* [TASK PROMPT]: All lines from the one that mentions "body_size: 266" through the last of the entries below must be copied exactly, with both ends kept.

[Stored data]
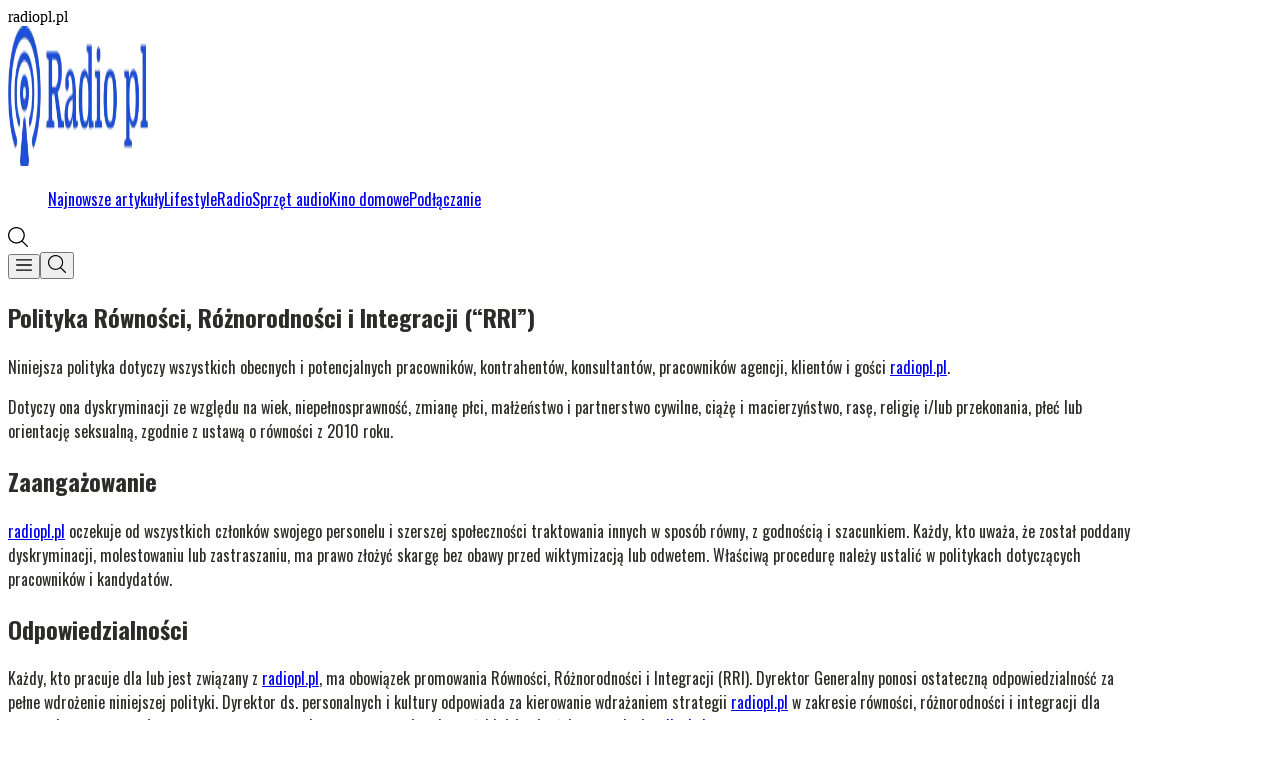

--- FILE ---
content_type: image/svg+xml
request_url: https://radiopl.pl/_next/static/media/linkedin-big-logo.32c9cb56.svg
body_size: 233
content:
<?xml version="1.0" encoding="iso-8859-1"?>
<!-- Uploaded to: SVG Repo, www.svgrepo.com, Generator: SVG Repo Mixer Tools -->
<!DOCTYPE svg PUBLIC "-//W3C//DTD SVG 1.1//EN" "http://www.w3.org/Graphics/SVG/1.1/DTD/svg11.dtd">
<svg fill="#fff" height="800px" width="800px" version="1.1" id="Capa_1" xmlns="http://www.w3.org/2000/svg" xmlns:xlink="http://www.w3.org/1999/xlink" 
	 viewBox="0 0 260.366 260.366" xml:space="preserve">
<g>
	<path d="M34.703,0.183C15.582,0.183,0.014,15.748,0,34.884C0,54.02,15.568,69.588,34.703,69.588
		c19.128,0,34.688-15.568,34.688-34.704C69.391,15.75,53.83,0.183,34.703,0.183z"/>
	<path d="M60.748,83.531H8.654c-2.478,0-4.488,2.009-4.488,4.489v167.675c0,2.479,2.01,4.488,4.488,4.488h52.093
		c2.479,0,4.489-2.01,4.489-4.488V88.02C65.237,85.539,63.227,83.531,60.748,83.531z"/>
	<path d="M193.924,81.557c-19.064,0-35.817,5.805-46.04,15.271V88.02c0-2.48-2.01-4.489-4.489-4.489H93.424
		c-2.479,0-4.489,2.009-4.489,4.489v167.675c0,2.479,2.01,4.488,4.489,4.488h52.044c2.479,0,4.489-2.01,4.489-4.488v-82.957
		c0-23.802,4.378-38.555,26.227-38.555c21.526,0.026,23.137,15.846,23.137,39.977v81.535c0,2.479,2.01,4.488,4.49,4.488h52.068
		c2.478,0,4.488-2.01,4.488-4.488v-91.977C260.366,125.465,252.814,81.557,193.924,81.557z"/>
</g>
</svg>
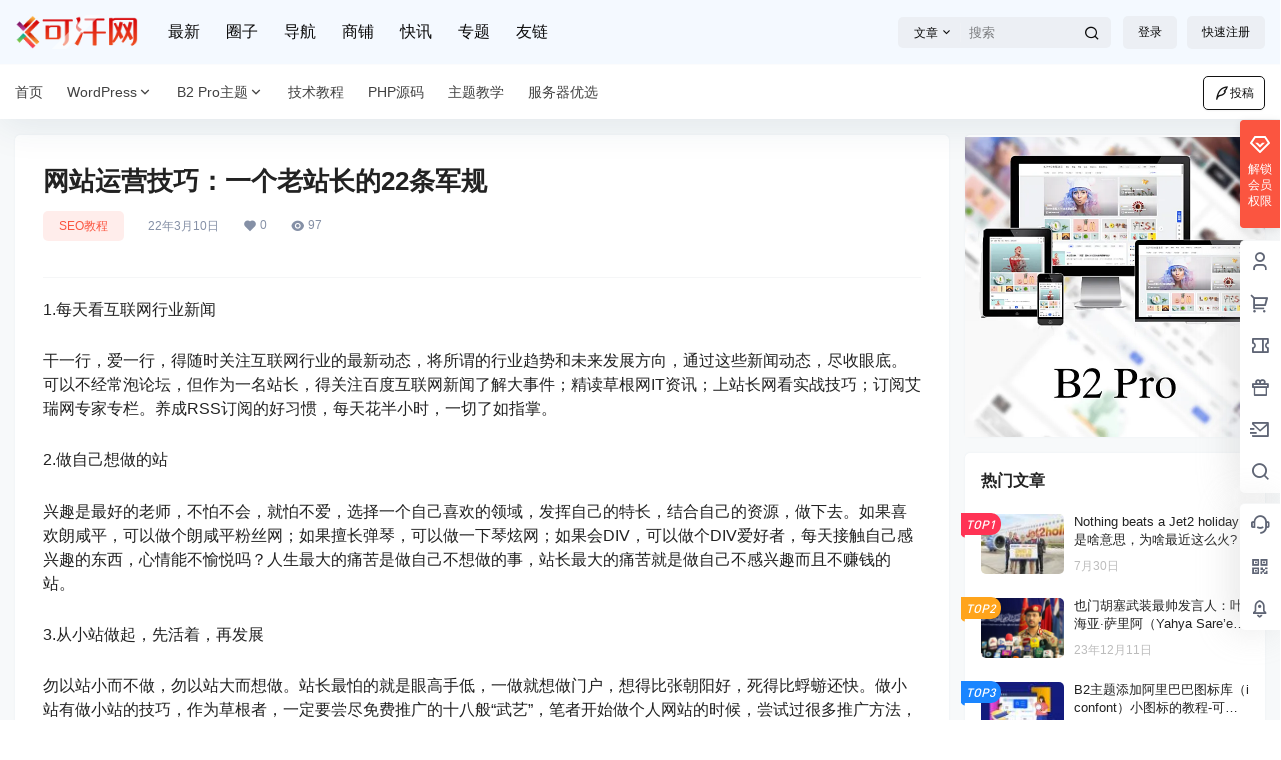

--- FILE ---
content_type: text/html; charset=utf-8
request_url: https://www.google.com/recaptcha/api2/aframe
body_size: 266
content:
<!DOCTYPE HTML><html><head><meta http-equiv="content-type" content="text/html; charset=UTF-8"></head><body><script nonce="T7nu0ilUXcl0AV6Bz9DwmA">/** Anti-fraud and anti-abuse applications only. See google.com/recaptcha */ try{var clients={'sodar':'https://pagead2.googlesyndication.com/pagead/sodar?'};window.addEventListener("message",function(a){try{if(a.source===window.parent){var b=JSON.parse(a.data);var c=clients[b['id']];if(c){var d=document.createElement('img');d.src=c+b['params']+'&rc='+(localStorage.getItem("rc::a")?sessionStorage.getItem("rc::b"):"");window.document.body.appendChild(d);sessionStorage.setItem("rc::e",parseInt(sessionStorage.getItem("rc::e")||0)+1);localStorage.setItem("rc::h",'1766434754001');}}}catch(b){}});window.parent.postMessage("_grecaptcha_ready", "*");}catch(b){}</script></body></html>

* [ANSWER SECTION]:
body_size: 266
content:
<!DOCTYPE HTML><html><head><meta http-equiv="content-type" content="text/html; charset=UTF-8"></head><body><script nonce="T7nu0ilUXcl0AV6Bz9DwmA">/** Anti-fraud and anti-abuse applications only. See google.com/recaptcha */ try{var clients={'sodar':'https://pagead2.googlesyndication.com/pagead/sodar?'};window.addEventListener("message",function(a){try{if(a.source===window.parent){var b=JSON.parse(a.data);var c=clients[b['id']];if(c){var d=document.createElement('img');d.src=c+b['params']+'&rc='+(localStorage.getItem("rc::a")?sessionStorage.getItem("rc::b"):"");window.document.body.appendChild(d);sessionStorage.setItem("rc::e",parseInt(sessionStorage.getItem("rc::e")||0)+1);localStorage.setItem("rc::h",'1766434754001');}}}catch(b){}});window.parent.postMessage("_grecaptcha_ready", "*");}catch(b){}</script></body></html>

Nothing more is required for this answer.